Le Prieur designed this mask as a form of underwater observation chamber for swimmers, in fact he made the comment that the air capacity of the mask could support the head of the swimmer in the manner of a salvage buoy (!), so the mask was not for diving down. It is a variation on the ideas for his free flow air scuba or scaphandre mask. The snorkels have one way valves where they enter the mask (clapets 11) which only allow air in, not out. Exhaust air was via the lift off of the flexible side flanges of the mask skirt, a method borrowed from his scuba mask, or via a separate valve 16 in the side of the mask. Any water that seeped into the mask was pumped out via a small bulb operated hand pump 13 that would be at the low point of a mask looking downwards.

In the years that it was produced some changes were made including some snorkels being used for outlet and not as inlet, rather than a separate exhaust valve in the side of the mask. Because the mask was said to aid swimmers even in disturbed sea conditions it appears a valve had been added at the termination of the snorkels, their number reduced to four from six and still being grouped together at their terminal ends.
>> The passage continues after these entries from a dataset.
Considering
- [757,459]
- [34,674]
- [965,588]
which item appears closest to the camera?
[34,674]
Commandant Le Prieur was an experienced diver, so his mask had been well thought out, but it had been designed from the viewpoint of his professional equipment and would have been an expensive item both to produce and purchase. In a sense the swimmer had his own portable observation window as Captain Nemo had in his Nautilus sub and that no doubt inspired its name. Le Prieur thought that even inexperienced swimmers could benefit from the security offered by his mask and could plough through any surface conditions, within limits of course in deciding to go swimming in the first place.
 
I was in Maui last week and ended up on one of the snorkel boats to Molokini. We ended up having to go to a more sheltered location (the "Coral Gardens," isn't there one of those everywhere?), but once people started hitting the water I heard the crew giving the handful of folks that strapped on FFSMs some extra warnings along the lines of "be very careful--we see people having a lot of trouble with those." The only other data point I have is that the people I saw using them seemed competent (good kicks, no "wide eyes" ) in the water (maybe even more so than the "average person in the group"), but they didn't stay in for very long.